The answer must consist of the entire listing, repeated exactly.

DATA RECORDS
######

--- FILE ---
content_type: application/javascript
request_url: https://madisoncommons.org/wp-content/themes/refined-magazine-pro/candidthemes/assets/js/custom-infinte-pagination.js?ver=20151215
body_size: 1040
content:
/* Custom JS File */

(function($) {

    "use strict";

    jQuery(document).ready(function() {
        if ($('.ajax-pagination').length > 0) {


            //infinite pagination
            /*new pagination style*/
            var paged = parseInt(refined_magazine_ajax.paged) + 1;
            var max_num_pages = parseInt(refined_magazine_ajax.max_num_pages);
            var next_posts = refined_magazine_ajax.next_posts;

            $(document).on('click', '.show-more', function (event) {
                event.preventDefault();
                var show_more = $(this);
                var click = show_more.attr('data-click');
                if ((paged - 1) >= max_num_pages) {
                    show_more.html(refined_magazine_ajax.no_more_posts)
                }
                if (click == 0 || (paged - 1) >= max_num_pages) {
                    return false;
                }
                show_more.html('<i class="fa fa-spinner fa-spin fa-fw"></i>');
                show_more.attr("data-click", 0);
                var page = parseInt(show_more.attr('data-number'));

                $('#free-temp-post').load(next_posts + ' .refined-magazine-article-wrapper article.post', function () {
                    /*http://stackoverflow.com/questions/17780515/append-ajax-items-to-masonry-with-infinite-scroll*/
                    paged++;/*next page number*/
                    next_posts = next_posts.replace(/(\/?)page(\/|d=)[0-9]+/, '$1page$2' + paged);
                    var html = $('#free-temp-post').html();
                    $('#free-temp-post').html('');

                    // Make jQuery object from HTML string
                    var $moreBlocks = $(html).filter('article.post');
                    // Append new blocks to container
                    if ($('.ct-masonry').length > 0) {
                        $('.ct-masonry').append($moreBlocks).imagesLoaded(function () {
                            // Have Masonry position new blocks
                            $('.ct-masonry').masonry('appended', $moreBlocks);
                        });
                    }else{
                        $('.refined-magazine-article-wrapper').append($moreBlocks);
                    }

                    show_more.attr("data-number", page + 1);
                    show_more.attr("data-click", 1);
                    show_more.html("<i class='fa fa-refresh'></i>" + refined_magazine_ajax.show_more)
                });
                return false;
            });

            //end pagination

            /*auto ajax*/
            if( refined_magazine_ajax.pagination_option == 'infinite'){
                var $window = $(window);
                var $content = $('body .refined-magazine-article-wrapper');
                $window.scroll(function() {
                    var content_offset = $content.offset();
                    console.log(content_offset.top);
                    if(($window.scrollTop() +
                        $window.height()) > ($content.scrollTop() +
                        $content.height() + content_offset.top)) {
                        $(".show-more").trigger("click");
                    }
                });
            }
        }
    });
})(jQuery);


######

ANSWER FOR THE TASK
--- FILE ---
content_type: application/javascript
request_url: https://madisoncommons.org/wp-content/themes/refined-magazine-pro/candidthemes/assets/js/custom-infinte-pagination.js?ver=20151215
body_size: 1040
content:
/* Custom JS File */

(function($) {

    "use strict";

    jQuery(document).ready(function() {
        if ($('.ajax-pagination').length > 0) {


            //infinite pagination
            /*new pagination style*/
            var paged = parseInt(refined_magazine_ajax.paged) + 1;
            var max_num_pages = parseInt(refined_magazine_ajax.max_num_pages);
            var next_posts = refined_magazine_ajax.next_posts;

            $(document).on('click', '.show-more', function (event) {
                event.preventDefault();
                var show_more = $(this);
                var click = show_more.attr('data-click');
                if ((paged - 1) >= max_num_pages) {
                    show_more.html(refined_magazine_ajax.no_more_posts)
                }
                if (click == 0 || (paged - 1) >= max_num_pages) {
                    return false;
                }
                show_more.html('<i class="fa fa-spinner fa-spin fa-fw"></i>');
                show_more.attr("data-click", 0);
                var page = parseInt(show_more.attr('data-number'));

                $('#free-temp-post').load(next_posts + ' .refined-magazine-article-wrapper article.post', function () {
                    /*http://stackoverflow.com/questions/17780515/append-ajax-items-to-masonry-with-infinite-scroll*/
                    paged++;/*next page number*/
                    next_posts = next_posts.replace(/(\/?)page(\/|d=)[0-9]+/, '$1page$2' + paged);
                    var html = $('#free-temp-post').html();
                    $('#free-temp-post').html('');

                    // Make jQuery object from HTML string
                    var $moreBlocks = $(html).filter('article.post');
                    // Append new blocks to container
                    if ($('.ct-masonry').length > 0) {
                        $('.ct-masonry').append($moreBlocks).imagesLoaded(function () {
                            // Have Masonry position new blocks
                            $('.ct-masonry').masonry('appended', $moreBlocks);
                        });
                    }else{
                        $('.refined-magazine-article-wrapper').append($moreBlocks);
                    }

                    show_more.attr("data-number", page + 1);
                    show_more.attr("data-click", 1);
                    show_more.html("<i class='fa fa-refresh'></i>" + refined_magazine_ajax.show_more)
                });
                return false;
            });

            //end pagination

            /*auto ajax*/
            if( refined_magazine_ajax.pagination_option == 'infinite'){
                var $window = $(window);
                var $content = $('body .refined-magazine-article-wrapper');
                $window.scroll(function() {
                    var content_offset = $content.offset();
                    console.log(content_offset.top);
                    if(($window.scrollTop() +
                        $window.height()) > ($content.scrollTop() +
                        $content.height() + content_offset.top)) {
                        $(".show-more").trigger("click");
                    }
                });
            }
        }
    });
})(jQuery);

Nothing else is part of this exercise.